Excel BI - Excel Challenge 929

excel-challenges

excel-formulas

🔰 Parse packed shipment strings, keep delivered loads only, and summarize revenue plus last delivery date by truck.

Published

March 23, 2026

Illustration for Excel BI - Excel Challenge 929

Challenge Description

🔰 For each Truck ID, find the total revenue for all DELIVERED shipments and the last delivery date. The source data is stored as one underscore-delimited field containing date, truck ID, status, and revenue.

Solutions

library(tidyverse)
library(readxl)

path <- "900-999/929/929 Delivered Shipments.xlsx"
input <- read_excel(path, range = "A2:A22")
test <- read_excel(path, range = "C2:E7")

result <- input %>%
  separate_wider_delim(
    Data,
    delim = "_",
    names = c("Date", "TruckID", "Status", "Revenue")
  ) %>%
  mutate(Revenue = parse_number(Revenue)) %>%
  filter(Status == "DELIVERED") %>%
  summarise(
    `Total Revenue` = paste0(
      "$",
      formatC(sum(Revenue), format = "f", digits = 2, big.mark = ",")
    ),
    `Last_Delivery_Date` = max(as.Date(Date)) %>% as.POSIXct(),
    .by = TruckID
  ) %>%
  arrange(parse_number(TruckID)) %>%
  select(TruckID, `Total Revenue`, `Last_Delivery_Date`)
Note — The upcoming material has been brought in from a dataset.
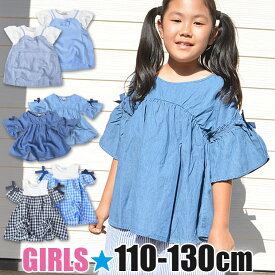 ＼在庫限り★／【送料無料】 Material Blue biz 女の子 デザイン 半袖 Tシャツ トップス カットソー フリル ふんわり 袖 キッズ 子供服 かわいい おしゃれ 110cm 120cm 130cm こども 夏 春 レイヤード 重ね着 風 チュニック オフショルダー デニム 保育園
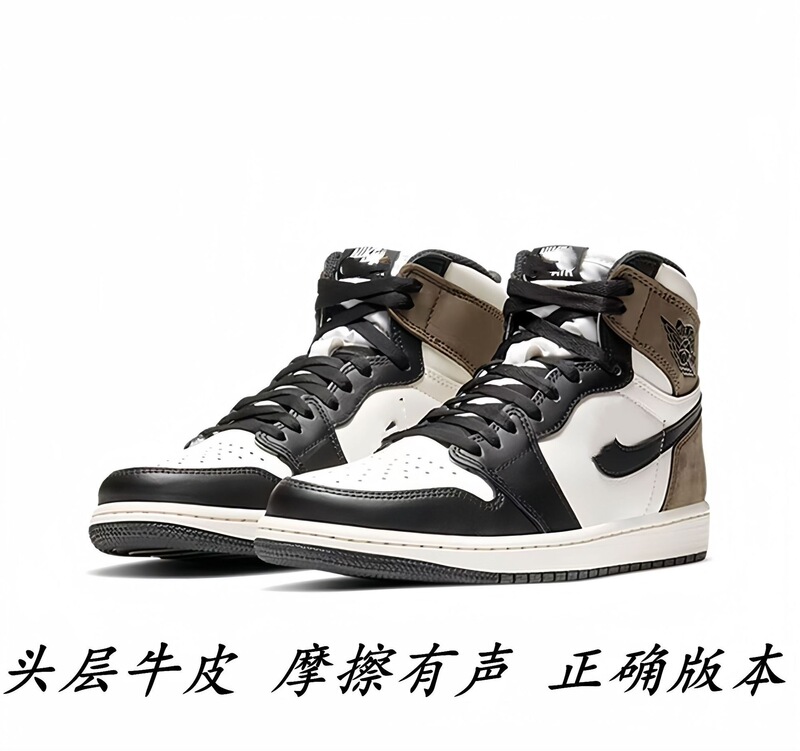 莆田靴ピュアオリジナル aj1 ハイトップバスケットボールシューズライチパターン古い多用途男性と女性のカップルスポーツスニーカーバニーバード|undefined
all.equal(result, test, check.attributes = FALSE)
# [1] TRUE

Logic: Split the packed field into columns, filter for delivered rows, then aggregate revenue and latest date by truck.
Strengths: Once the string is normalized, the rest of the solution becomes a clean filter-and-summarize pipeline.
Areas for Improvement: String-heavy source data can hide formatting edge cases, especially in currency and date fields.
Gem: The real transformation is normalization; everything after that is standard grouped analytics.

import pandas as pd

path = "900-999/929/929 Delivered Shipments.xlsx"
input = pd.read_excel(path, usecols="A", header=1, nrows=20)
test = pd.read_excel(path, usecols="C:E", header=1, nrows=5)

result = (
    input["Data"].str.split("_", expand=True)
    .set_axis(["Date", "Truck ID", "Status", "Revenue"], axis=1)
    .assign(
        Revenue=lambda df: pd.to_numeric(df["Revenue"].str.replace(r"[^\\d.]", "", regex=True)),
        Date=lambda df: pd.to_datetime(df["Date"])
    )
    .query("Status == 'DELIVERED'")
    .groupby("Truck ID", as_index=False)
    .agg(**{
        "Total Revenue": ("Revenue", lambda x: f"${x.sum():,.2f}"),
        "Last Delivery Date": ("Date", "max")
    })
    .sort_values("Truck ID", key=lambda s: s.str.extract(r'(\\d+)', expand=False).astype(int))
    [["Truck ID", "Total Revenue", "Last Delivery Date"]]
    .reset_index(drop=True)
)

print(result.equals(test))
# True

The Python solution follows the same structure: split the text field, clean revenue into numeric form, parse dates, filter DELIVERED, and aggregate. A nice touch is the numeric sort on truck IDs, which avoids the usual Truck10 before Truck2 issue that plain alphabetical sorting would create.

Difficulty Level

Easy / Medium

The aggregation is straightforward once the packed string is unpacked, but the parsing step is the whole challenge.